I started out as a Graduate Ecologist in early 2019, primarily responsible for completing field-based surveys, data analysis and management, with occasional reports. My role has changed in the past three and a half years as I’ve taken on more responsibility, increased my skill set, and developed my working relationships. My current role is as a Project Director, which includes managing a growing dedicated Bat Surveys team. As well as continuing to undertake surveys and complete impact assessments and reports, my responsibilities now also include influencing designs and engaging with project stakeholders, clients, sub-consultants, relevant authorities and other project team members; ensuring all staff are adequately trained and have the resources/tools necessary to complete the job; project management and team finances, recruitment and business development, reviewing reports and providing feedback and guidance, among other tasks.

How did you find the recruitment process for your role at MKO?

Professional but easy-going! At the time, some friends from college were working with MKO and encouraged me to apply for the Graduate Ecologist role. Around the same time, I had completed a two-day bat training course where I met another group of people working at MKO, and they gave me some insights into what I could expect in a role as an ecologist, and I was convinced! I got the details of the team lead and applied the following week! After making contact, I received a response quickly, and an interview was arranged. The interviewers put me at ease early on with their friendly nature and engaging questions, and they were professional throughout. Overall, I found the recruitment process to be well-structured.

How would you describe the culture at MKO?

When I started at MKO, the first thing I noticed was that everyone made a point to say hi and introduce themselves to any new starters. There was always a friendly atmosphere but also a sense of inclusivity, respect and support, making it an enjoyable workplace. As the company has and continues to grow, and with the introduction of hybrid working, it’s a bit more challenging to get to know everyone, but the company’s flexible, inclusive and adaptable nature has helped to build these relationships. The efforts of the social committee and operations team to organise a wide variety of events (including webinars/talks, knowledge sharing, day trips, nights out etc. – something for everyone!) has played a massive role in encouraging people to mix between the teams, grow and develop within the company.

What do you enjoy most about your role at MKO?

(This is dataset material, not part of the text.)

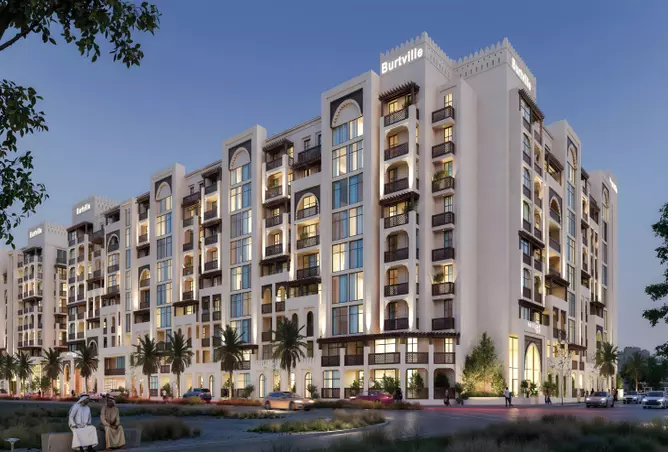 Bab Al Qasr Resort Residence 18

What I enjoy most about my role is that no two projects are the same. We often collaborate within our teams to find solutions to ecological challenges on projects, particularly bats. We get to work on a large variety of challenging projects, from the restoration of heritage structures to wind farms to residential developments. It’s always satisfying when we get a good outcome on a project, and the team effort pays off.

What do you think future graduates would want to know about MKO?

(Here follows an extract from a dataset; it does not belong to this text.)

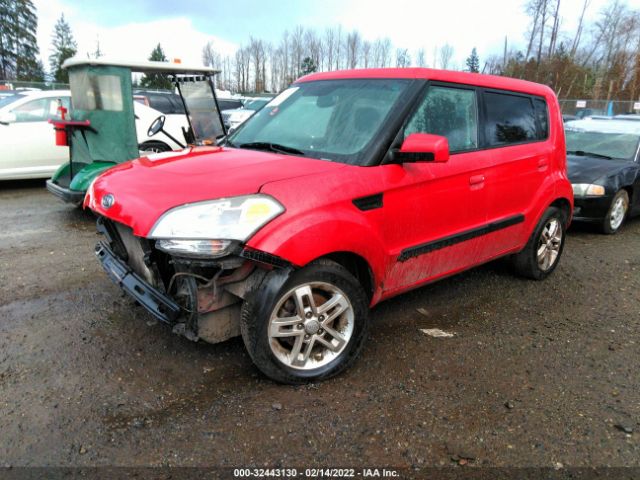 Photo 1 VIN: KNDJT2A24A7189302 - KIA SOUL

When I was a graduate, I wanted to know whether there were opportunities within the company to develop my career and if any supports were available to complete additional training/research to enhance my skills. I think future graduates would be interested to know that MKO listens to and encourages individuals to make suggestions about personal development. MKO aims to facilitate this through extensive internal training plans and subsidised external training courses. MKO’s support and encouragement towards its employees’ career progression is evident in my career progression.

What advice would you give potential applicants to the graduate programme?

It helps if a potential candidate shows a genuine interest in ecology and the environment outside of their degree. Any volunteer experience in field skills or even demonstrating a general knowledge of Irish flora and fauna or Irish legislation goes a long way. Additionally, given the nature of the work, i.e. seasonal surveys, it helps to be as flexible as possible, to attend as many surveys and gain as much experience as possible. Ask loads of questions and try to make the most out of the opportunity!